Hätte ihre Mutter gesagt, dass sie einen Kobold besuchen gehen würden, hätte sie nicht erstaunter sein können. Sicher, sie hatte Nola vermisst, aber Savannah hatte nicht so bald mit einer Versöhnung zwischen ihrer Mutter und ihrer Großmutter gerechnet. Auch wenn sie bei ihrem Reiseziel an ihre Großmutter hätte denken können. Nola O’Sullivan war dickköpfig, starrsinnig, liebevoll und vor allem darauf bedacht, dass niemand wusste, wie alt sie wirklich war. Als Kind hatte Savannah ihre Großmutter immer ‘Grandy‘ genannt, doch eines Tages nahm ihre Großmutter sie zur Seite, setzte sie auf ihren Schoß und handelte einen Deal mit ihr aus. Wenn sie versprach, sie ab sofort nur Nola statt Grandy zu nennen, würde sie ihr ein Geheimnis verraten. Savannah, jung, wie sie war, stimmte begierig zu. Was gab es auch spannenderes als ein Geheimnis für eine Vierjährige?

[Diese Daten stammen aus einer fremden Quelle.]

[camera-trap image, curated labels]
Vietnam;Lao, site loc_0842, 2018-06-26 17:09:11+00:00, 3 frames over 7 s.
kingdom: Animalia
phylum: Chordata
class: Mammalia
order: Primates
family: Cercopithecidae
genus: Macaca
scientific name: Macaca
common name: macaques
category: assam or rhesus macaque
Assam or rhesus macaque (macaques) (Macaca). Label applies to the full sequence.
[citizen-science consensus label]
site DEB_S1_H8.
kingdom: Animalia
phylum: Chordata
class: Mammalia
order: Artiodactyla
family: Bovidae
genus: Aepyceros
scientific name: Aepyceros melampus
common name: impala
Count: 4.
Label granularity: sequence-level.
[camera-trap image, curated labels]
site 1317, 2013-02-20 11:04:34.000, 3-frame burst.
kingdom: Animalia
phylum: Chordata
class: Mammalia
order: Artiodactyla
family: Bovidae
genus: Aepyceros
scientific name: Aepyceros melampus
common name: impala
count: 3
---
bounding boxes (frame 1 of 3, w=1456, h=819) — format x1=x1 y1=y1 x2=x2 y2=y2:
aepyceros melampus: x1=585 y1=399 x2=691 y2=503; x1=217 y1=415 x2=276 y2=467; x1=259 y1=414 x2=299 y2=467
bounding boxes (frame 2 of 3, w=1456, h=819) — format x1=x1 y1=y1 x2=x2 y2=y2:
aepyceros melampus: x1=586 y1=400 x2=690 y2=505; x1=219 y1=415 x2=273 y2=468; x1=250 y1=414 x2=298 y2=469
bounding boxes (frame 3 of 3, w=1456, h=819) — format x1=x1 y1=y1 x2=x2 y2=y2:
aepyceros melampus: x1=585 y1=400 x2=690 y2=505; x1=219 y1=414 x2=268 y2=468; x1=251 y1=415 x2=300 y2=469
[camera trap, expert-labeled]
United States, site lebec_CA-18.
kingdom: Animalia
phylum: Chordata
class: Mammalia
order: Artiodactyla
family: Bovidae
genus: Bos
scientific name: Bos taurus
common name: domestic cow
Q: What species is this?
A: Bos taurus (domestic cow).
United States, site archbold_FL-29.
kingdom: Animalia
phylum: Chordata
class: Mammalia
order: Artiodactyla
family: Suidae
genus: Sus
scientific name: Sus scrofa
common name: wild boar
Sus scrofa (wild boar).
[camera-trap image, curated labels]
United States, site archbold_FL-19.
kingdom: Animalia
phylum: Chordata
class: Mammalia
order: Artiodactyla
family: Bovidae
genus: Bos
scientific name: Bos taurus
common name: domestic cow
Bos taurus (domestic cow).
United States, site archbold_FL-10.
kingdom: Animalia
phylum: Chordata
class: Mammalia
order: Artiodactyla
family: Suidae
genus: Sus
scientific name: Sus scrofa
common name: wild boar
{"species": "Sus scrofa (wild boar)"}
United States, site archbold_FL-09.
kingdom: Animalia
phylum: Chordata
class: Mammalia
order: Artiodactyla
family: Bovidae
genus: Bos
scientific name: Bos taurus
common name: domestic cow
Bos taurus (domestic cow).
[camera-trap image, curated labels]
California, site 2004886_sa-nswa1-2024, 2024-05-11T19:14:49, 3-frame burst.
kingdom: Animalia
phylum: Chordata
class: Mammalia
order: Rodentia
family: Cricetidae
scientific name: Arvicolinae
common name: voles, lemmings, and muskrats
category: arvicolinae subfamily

Versonnen lächelnd dachte sie an diesen Tag zurück. Nola hatte sich vorgebeugt, damit sie in das Ohr ihrer Enkelin flüstern konnte. Ihre Worte lauteten: „Du, meine kleine Savannah, bist eine Cailleach, eine Verhüllte.“ Als Kind wusste sie nicht, was diese Bezeichnung zu bedeuten hatte. Wochenlang hatte sie über nichts anderes mit ihrer Mutter gesprochen. Im Nachhinein wurde ihr bewusst, dass diese Geschichte der Anfang des Streits ihrer Mutter mit ihrer Großmutter war.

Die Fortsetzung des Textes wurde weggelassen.